Expected Time Complexity: $O(\log i)$, where $i$ is the index of the target element. Expected Auxiliary Space: $O(1)$

Constraints

• $1 <= N <= 10^5$
• $1 <= arr[i] <= 10^6$
• $1 <= K <= 10^6$

Implementation

Python

def binary_search(arr, left, right, target):
    while left <= right:
        mid = left + (right - left) // 2
        if arr[mid] == target:
            return mid
        elif arr[mid] < target:
            left = mid + 1
        else:
            right = mid - 1
    return -1

def exponential_search(arr, target):
    if arr[0] == target:
        return 0
    
    n = len(arr)
    i = 1
    while i < n and arr[i] <= target:
        i *= 2
    
    return binary_search(arr, i // 2, min(i, n - 1), target)

C++

#include <iostream>
#include <vector>
#include <algorithm>

int binary_search(const std::vector<int>& arr, int left, int right, int target) {
   while (left <= right) {
       int mid = left + (right - left) / 2;
       if (arr[mid] == target) {
           return mid;
       } else if (arr[mid] < target) {
           left = mid + 1;
       } else {
           right = mid - 1;
       }
   }
   return -1;
}

int exponential_search(const std::vector<int>& arr, int target) {
   if (arr[0] == target) {
       return 0;
   }

   int n = arr.size();
   int i = 1;
   while (i < n && arr[i] <= target) {
       i *= 2;
   }

   return binary_search(arr, i / 2, std::min(i, n - 1), target);
}

int main() {
   std::vector<int> arr = {1, 2, 3, 4, 5, 6, 7, 8, 9, 10};
   int target = 6;
   std::cout << "Index: " << exponential_search(arr, target) << std::endl;
   return 0;
}

Java

import java.util.Arrays;

public class ExponentialSearch {
    public static int binarySearch(int[] arr, int left, int right, int target) {
        while (left <= right) {
            int mid = left + (right - left) / 2;
            if (arr[mid] == target) {
                return mid;
            } else if (arr[mid] < target) {
                left = mid + 1;
            } else {
                right = mid - 1;
            }
        }
        return -1;
    }

    public static int exponentialSearch(int[] arr, int target) {
        if (arr[0] == target) {
            return 0;
        }

        int n = arr.length;
        int i = 1;
        while (i < n && arr[i] <= target) {
            i *= 2;
        }

        return binarySearch(arr, i / 2, Math.min(i, n - 1), target);
    }

    public static void main(String[] args) {
        int[] arr = {1, 2, 3, 4, 5, 6, 7, 8, 9, 10};
        int target = 6;
        System.out.println("Index: " + exponentialSearch(arr, target));
    }
}

JavaScript

function binarySearch(arr, left, right, target) {
    while (left <= right) {
        let mid = left + Math.floor((right - left) / 2);
        if (arr[mid] === target) {
            return mid;
        } else if (arr[mid] < target) {
            left = mid + 1;
        } else {
            right = mid - 1;
        }
    }
    return -1;
}

function exponentialSearch(arr, target) {
    if (arr[0] === target) {
        return 0;
    }

    let n = arr.length;
    let i = 1;
    while (i < n && arr[i] <= target) {
        i *= 2;
    }

    return binarySearch(arr, Math.floor(i / 2), Math.min(i, n - 1), target);
}

const arr = [1, 2, 3, 4, 5, 6, 7, 8, 9, 10];
const target = 6;
console.log("Index:", exponentialSearch(arr, target));

Complexity Analysis

Time Complexity: $O(\log i)$, where $i$ is the index of the target element.

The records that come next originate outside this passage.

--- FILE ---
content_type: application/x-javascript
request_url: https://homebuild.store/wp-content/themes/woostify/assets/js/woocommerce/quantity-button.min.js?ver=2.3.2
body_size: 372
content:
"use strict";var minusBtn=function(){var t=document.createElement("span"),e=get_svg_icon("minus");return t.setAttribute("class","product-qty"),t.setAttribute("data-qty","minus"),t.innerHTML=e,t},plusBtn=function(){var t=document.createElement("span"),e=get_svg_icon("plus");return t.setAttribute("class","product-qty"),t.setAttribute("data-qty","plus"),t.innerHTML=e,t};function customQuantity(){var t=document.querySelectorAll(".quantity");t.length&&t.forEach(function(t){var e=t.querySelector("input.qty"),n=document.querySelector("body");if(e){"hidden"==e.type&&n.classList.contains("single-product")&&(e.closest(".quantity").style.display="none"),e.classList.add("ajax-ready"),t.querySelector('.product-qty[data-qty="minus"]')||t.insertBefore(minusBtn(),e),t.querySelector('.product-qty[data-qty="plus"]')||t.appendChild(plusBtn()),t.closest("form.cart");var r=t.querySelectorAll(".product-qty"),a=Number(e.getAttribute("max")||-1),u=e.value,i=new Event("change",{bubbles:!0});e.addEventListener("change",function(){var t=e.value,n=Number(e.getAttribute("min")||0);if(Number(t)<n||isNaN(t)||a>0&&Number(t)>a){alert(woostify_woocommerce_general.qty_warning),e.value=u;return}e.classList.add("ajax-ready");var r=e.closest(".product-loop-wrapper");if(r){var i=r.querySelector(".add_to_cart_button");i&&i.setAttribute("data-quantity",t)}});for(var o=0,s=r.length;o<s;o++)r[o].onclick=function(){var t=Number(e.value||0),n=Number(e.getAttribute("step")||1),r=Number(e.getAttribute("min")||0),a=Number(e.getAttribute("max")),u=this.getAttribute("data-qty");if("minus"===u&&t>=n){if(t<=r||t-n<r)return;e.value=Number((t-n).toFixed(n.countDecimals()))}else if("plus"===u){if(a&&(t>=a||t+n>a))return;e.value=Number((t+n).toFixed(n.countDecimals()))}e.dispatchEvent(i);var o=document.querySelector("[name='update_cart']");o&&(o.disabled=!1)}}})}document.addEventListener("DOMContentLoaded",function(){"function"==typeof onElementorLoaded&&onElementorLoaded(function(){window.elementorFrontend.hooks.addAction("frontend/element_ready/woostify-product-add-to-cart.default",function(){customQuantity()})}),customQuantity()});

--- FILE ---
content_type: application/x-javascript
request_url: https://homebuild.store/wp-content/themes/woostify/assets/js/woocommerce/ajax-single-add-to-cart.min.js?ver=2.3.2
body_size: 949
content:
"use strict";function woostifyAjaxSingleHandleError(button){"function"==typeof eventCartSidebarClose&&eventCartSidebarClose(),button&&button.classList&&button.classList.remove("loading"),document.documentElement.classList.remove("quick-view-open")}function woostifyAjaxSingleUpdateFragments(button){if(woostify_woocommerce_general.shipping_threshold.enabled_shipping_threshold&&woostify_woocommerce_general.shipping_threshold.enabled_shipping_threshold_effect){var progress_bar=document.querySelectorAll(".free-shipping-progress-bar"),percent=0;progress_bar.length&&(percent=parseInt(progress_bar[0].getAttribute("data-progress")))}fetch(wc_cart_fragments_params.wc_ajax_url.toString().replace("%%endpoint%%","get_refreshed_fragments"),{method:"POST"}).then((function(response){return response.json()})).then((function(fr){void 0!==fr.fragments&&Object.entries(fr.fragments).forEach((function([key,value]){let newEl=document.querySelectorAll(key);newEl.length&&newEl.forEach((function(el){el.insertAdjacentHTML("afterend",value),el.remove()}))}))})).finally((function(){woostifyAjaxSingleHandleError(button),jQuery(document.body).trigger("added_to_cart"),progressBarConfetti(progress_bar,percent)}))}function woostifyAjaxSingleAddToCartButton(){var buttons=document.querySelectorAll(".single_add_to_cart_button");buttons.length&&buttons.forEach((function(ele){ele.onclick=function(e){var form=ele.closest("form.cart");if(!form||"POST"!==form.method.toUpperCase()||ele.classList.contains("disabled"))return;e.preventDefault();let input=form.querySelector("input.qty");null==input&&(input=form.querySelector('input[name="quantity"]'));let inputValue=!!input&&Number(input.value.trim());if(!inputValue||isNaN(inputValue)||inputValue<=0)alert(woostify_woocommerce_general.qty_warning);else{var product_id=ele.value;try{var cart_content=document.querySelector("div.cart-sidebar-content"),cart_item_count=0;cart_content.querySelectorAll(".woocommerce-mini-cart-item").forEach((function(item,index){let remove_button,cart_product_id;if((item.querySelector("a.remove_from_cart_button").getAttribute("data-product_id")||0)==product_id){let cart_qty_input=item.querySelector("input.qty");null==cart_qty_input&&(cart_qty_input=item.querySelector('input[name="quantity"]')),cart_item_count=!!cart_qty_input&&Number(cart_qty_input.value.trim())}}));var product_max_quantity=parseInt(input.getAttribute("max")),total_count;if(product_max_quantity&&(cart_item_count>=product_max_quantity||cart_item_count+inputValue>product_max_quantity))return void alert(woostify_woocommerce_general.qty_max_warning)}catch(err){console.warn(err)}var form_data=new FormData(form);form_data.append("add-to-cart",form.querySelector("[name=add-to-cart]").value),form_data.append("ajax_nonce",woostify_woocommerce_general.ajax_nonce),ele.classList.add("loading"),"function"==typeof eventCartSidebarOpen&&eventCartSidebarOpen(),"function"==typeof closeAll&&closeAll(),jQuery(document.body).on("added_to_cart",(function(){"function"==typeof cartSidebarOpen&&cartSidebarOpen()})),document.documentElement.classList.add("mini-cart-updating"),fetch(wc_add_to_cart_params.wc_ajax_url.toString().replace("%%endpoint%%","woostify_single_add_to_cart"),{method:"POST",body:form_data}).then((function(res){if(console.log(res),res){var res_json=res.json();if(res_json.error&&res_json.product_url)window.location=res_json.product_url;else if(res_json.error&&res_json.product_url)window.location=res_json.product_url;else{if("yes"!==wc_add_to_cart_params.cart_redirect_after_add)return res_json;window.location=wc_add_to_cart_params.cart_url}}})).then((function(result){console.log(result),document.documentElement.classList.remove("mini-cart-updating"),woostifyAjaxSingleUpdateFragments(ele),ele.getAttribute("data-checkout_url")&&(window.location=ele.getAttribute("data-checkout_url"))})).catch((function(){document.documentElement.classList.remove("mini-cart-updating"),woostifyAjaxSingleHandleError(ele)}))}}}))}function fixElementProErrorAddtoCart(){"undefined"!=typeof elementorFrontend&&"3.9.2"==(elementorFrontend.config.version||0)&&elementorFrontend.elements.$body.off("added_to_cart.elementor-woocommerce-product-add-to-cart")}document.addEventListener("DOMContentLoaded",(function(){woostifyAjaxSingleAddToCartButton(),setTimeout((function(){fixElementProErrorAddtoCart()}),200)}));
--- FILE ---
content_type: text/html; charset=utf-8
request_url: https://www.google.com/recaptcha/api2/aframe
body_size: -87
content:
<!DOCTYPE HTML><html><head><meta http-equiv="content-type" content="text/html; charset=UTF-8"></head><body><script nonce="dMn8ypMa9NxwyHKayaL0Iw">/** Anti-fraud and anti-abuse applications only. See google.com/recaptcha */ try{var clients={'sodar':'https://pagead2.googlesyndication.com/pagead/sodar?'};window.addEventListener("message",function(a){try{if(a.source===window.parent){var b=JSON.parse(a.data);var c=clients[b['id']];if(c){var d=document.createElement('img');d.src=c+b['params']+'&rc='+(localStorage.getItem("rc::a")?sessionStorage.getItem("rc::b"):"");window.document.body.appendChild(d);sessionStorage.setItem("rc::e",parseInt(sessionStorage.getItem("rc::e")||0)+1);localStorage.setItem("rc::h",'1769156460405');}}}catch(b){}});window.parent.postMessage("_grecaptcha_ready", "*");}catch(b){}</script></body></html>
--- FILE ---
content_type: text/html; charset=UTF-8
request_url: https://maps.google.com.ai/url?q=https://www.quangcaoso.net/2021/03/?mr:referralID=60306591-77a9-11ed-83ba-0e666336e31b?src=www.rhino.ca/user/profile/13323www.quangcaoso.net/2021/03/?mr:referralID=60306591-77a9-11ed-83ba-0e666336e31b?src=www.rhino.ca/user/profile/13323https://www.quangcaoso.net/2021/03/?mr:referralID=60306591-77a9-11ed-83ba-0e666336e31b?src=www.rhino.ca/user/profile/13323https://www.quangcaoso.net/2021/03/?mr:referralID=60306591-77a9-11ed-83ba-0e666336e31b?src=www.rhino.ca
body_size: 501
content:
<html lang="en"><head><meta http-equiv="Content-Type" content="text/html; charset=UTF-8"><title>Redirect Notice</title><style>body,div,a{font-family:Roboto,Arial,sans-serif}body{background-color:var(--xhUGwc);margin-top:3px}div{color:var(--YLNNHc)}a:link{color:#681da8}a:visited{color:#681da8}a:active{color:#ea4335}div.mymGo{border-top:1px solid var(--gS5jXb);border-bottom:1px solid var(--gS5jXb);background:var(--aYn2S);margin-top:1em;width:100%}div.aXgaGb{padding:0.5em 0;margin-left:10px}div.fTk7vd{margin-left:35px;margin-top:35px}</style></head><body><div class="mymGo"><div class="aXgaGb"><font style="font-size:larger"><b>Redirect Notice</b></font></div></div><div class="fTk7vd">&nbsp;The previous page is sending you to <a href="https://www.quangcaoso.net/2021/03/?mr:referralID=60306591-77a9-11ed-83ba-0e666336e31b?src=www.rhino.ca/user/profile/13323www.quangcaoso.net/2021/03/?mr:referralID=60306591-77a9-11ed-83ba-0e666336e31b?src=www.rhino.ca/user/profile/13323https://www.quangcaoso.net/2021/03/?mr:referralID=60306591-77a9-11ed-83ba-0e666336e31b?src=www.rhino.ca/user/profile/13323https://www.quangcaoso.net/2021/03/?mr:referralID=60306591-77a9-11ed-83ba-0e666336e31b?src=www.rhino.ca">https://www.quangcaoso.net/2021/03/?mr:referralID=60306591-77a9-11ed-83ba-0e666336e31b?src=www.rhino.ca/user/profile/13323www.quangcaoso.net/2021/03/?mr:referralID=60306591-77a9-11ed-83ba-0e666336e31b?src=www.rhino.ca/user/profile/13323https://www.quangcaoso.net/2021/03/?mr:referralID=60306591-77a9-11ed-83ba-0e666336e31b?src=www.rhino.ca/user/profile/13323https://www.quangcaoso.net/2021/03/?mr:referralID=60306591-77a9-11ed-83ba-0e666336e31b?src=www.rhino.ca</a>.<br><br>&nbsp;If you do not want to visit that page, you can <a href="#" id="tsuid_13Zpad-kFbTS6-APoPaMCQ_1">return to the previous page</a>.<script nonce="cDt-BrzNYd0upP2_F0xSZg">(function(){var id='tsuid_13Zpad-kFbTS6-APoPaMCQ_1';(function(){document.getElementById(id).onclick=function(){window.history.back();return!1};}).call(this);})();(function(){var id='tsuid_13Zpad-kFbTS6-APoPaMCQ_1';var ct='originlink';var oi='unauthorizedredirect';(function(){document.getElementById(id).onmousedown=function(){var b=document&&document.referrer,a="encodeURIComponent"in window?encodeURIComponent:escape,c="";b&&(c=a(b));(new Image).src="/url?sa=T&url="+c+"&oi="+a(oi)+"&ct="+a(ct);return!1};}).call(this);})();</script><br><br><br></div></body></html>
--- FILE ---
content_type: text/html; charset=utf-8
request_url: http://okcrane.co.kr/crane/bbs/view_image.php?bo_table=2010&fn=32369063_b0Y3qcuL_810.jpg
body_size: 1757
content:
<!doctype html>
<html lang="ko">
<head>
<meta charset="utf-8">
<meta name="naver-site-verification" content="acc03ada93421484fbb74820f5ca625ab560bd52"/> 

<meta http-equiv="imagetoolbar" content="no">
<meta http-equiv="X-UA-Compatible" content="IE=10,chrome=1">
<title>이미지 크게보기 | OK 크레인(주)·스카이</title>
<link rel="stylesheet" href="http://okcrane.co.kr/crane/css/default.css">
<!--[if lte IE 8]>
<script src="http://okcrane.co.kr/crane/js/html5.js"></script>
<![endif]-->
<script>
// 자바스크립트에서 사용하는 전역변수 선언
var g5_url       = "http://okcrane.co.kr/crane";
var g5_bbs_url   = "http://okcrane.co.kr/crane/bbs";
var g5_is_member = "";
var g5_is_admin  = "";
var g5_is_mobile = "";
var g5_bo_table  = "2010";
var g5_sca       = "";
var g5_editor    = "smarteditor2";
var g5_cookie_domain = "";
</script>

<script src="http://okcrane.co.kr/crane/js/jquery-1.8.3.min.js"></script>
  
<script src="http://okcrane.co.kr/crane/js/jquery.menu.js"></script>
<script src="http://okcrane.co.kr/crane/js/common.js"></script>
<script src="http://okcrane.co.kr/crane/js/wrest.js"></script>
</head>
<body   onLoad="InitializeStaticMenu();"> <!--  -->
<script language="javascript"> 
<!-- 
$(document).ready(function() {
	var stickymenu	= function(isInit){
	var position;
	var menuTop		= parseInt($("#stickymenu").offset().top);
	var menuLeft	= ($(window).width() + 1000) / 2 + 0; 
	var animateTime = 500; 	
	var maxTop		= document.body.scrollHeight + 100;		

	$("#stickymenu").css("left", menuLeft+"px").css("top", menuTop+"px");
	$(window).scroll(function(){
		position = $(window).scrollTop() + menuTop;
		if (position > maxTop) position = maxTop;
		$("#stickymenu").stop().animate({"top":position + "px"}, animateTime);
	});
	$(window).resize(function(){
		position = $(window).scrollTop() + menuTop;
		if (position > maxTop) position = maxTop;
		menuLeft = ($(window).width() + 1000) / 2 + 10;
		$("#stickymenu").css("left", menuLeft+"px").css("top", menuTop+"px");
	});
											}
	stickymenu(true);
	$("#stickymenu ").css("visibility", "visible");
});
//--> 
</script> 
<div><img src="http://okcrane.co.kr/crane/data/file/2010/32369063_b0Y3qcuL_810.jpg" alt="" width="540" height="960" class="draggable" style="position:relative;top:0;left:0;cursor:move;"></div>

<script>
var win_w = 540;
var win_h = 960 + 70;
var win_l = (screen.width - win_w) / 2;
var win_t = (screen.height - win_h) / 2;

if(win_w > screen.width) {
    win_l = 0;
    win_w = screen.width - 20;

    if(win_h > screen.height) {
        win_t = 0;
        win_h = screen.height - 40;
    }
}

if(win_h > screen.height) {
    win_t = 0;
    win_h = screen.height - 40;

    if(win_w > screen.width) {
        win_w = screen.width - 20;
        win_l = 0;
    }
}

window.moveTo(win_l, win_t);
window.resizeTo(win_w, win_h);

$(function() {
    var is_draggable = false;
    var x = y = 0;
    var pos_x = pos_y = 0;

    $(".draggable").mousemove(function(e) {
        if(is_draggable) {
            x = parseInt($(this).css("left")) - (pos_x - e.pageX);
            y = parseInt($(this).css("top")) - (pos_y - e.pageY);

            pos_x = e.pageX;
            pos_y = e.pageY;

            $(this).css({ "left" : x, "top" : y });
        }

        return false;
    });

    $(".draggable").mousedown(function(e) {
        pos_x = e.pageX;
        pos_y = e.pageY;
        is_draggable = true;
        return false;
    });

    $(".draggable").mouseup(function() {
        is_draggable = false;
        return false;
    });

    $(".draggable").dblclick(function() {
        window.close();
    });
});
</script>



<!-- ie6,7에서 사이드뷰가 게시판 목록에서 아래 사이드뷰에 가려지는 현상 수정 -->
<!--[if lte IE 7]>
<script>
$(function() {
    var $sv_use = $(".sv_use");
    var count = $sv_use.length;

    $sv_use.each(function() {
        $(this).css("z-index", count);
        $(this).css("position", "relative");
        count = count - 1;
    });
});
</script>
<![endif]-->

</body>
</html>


The doubling step takes logarithmic time, and the binary search within the range also takes logarithmic time.

Space Complexity: $O(1)$, as no extra space is required apart from the input list.

Advantages and Disadvantages

Advantages:

Efficient for searching in sorted arrays, especially when the target element is close to the beginning.

Combines the benefits of both linear and binary search.

Disadvantages:

Requires the list to be sorted.

Slightly more complex to implement compared to binary search alone.